Скоро пришел фельдшер, который должен был за мной ухаживать под надзором Клары. Он заговорил со мной, но Клара приказала ему молчать…
Бросаю писать — меня это еще очень утомляет.
16 октября
Болезнь ослабила нервное напряжение, в котором я жил. Меня уже не томит прежнее беспокойство, и только хочется, чтобы Клара вернулась поскорее. Я не тоскую по ней, это только эгоизм больного, который понимает, что ничто не заменит ему ее нежной заботливости. Я знаю, что Клара больше не будет жить здесь в отеле, рядом со мной, но все равно — ее присутствие меня поддержало бы. Слабость и беспомощность заставляют меня тянуться к моей покровительнице, как ребенок тянется к матери. Я убежден, что никакая другая женщина не сделала бы для меня того, что Клара, ни одна не пожертвовала бы приличиями, чтобы спасти человека.
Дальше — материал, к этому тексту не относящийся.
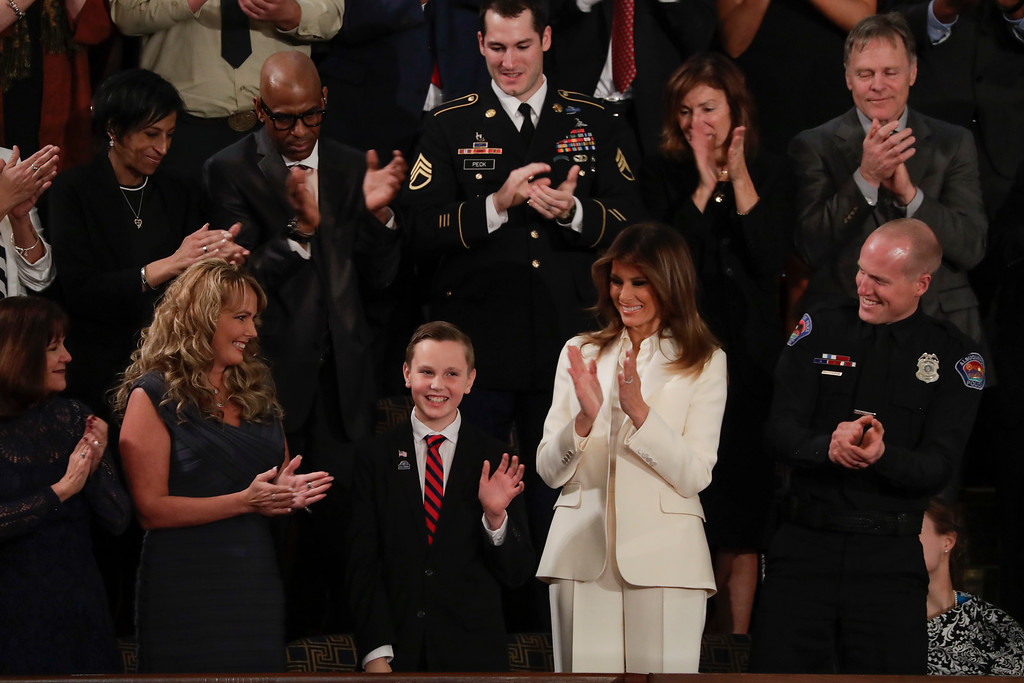 . Preston Sharp waves from the first lady\'s box during the State of the Union address to a joint session of Congress on Capitol Hill in Washington, Tuesday, Jan. 30, 2018. (AP Photo/J. Scott Applewhite)
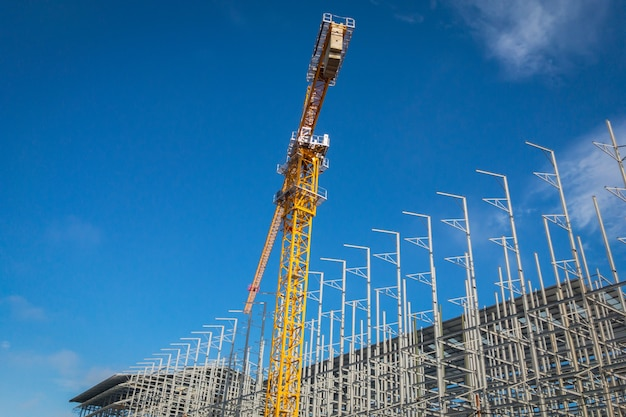 Sitio de la construcción de edificios con grúa contra el cielo azul.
Думаю об этом с горечью, и в мыслях у меня одно имя… Но эти мысли лучше гнать от себя, нет сил с ними справиться… Клара спала, не раздеваясь, на диване в соседней комнате. Дверь она оставляла открытой, и стоило мне шевельнуться, как она оказывалась у моей постели. По ночам, открывая глаза, я видел, как она сидит, склонившись надо мной, растрепанная, утомленная, моргая красными от бессонницы веками. Она сама давала мне лекарства, сама приподнимала меня, поправляла подушки. Когда я, приходя в себя, пытался ее благодарить, она прикладывала палец к губам, напоминая этим, что доктор запретил мне разговаривать. Не знаю уж, сколько ночей она не спала. Она была так переутомлена, что днем, сидя в кресле у моей кровати, иногда засыпала, не докончив фразы. Проснется, улыбнется мне — и опять дремлет. По ночам она, чтобы не заснуть, иногда долго ходила у себя в комнате из угла в угол, но так бесшумно, что я и не знал бы этого, если бы в открытую дверь не видел, как ее тень мелькает на стене. Раз, когда она сидела подле меня, я, не зная, как выразить свою благодарность, поднес к губам ее руку, а она стремительно нагнулась и поцеловала мою, раньше чем я успел ее отдернуть. Признаюсь, я не всегда помнил, чем я ей обязан. Больного всякая мелочь раздражает — и меня раздражал высокий рост Клары. Я даже вроде как досадовал на нее за то, что она не такая, как Анелька. Объяснялось это, вероятно, тем, что я давно уже привык ценить только красоту и изящество такого типа, как у Анельки. Иногда я, с тайным раздражением глядя на Клару, ловил себя на престранной мысли, что красота Клары — не дар природы или расы, а счастливая случайность. Впрочем, не раз красивые женские лица производили на меня именно такое впечатление. В красоте есть оттенки, которые улавливаются только очень утонченными и впечатлительными нервами.